まず、事件のあった日に不審者はおらず、外部の犯行である可能性はない。更衣室に最後まで残っていた人物は手塚さん。部員達の仲は悪かった。これらを考えて、導き出される答えを藤井さんと私は求めた。


「外部の犯行ではないってことは、やっぱり最後に部室から出てきた手塚さんが犯人ってことになるよね」


「でもなんでそんな事したんだろう? 何か理由があるのかな? 例えば天野さん達3人の荷物だけが荒らされてるなら分かるけど……全員となると辻褄が合わないよね」


「見て見ぬ振りをする他の部員にも腹がたってやったとか?」


「それだったら自分の荷物はバラまかないとは思うんだけど……」


「そっか、そうだよね……全員の荷物を荒さなきゃいけなかった理由があるのかな?」


 私たちは考え込んで無言になる。
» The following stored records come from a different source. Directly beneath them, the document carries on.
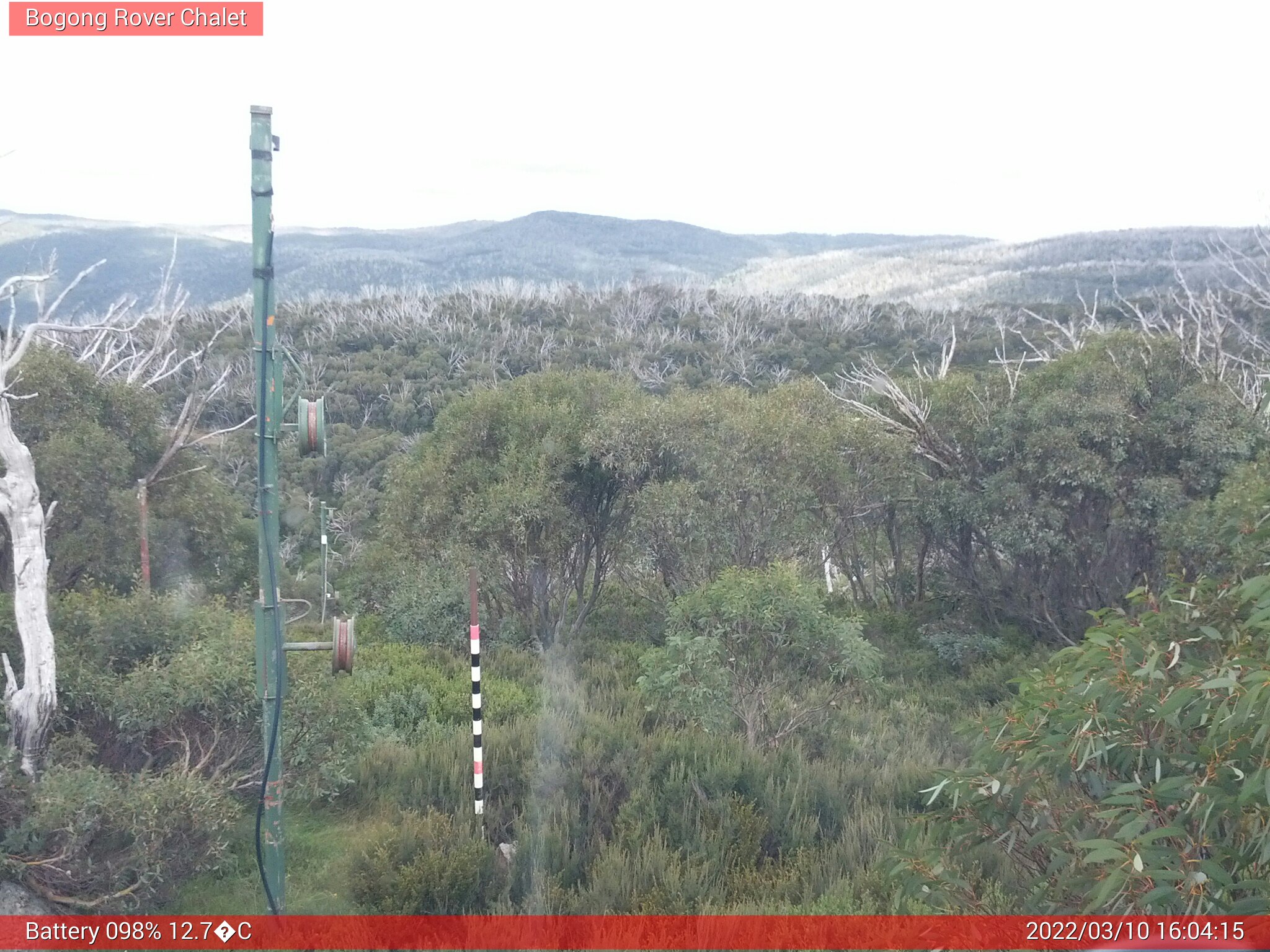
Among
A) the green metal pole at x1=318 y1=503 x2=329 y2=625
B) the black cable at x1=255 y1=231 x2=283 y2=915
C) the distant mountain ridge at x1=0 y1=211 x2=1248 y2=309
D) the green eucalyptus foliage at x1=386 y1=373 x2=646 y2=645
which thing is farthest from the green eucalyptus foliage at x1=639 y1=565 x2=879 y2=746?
the distant mountain ridge at x1=0 y1=211 x2=1248 y2=309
答えのない問題を解いているような気分に陥り、すっかり意気消沈していた。私たちの間には次第に会話がなくなり、無言になる時間が増えてしまう。

 

 すると、早乙女君がやってきた。

 

「どう? 聞き込みは成果があったかな?」


「ゆう君!」


「早乙女君!」


 私たちは早乙女君に事情を説明する事になった。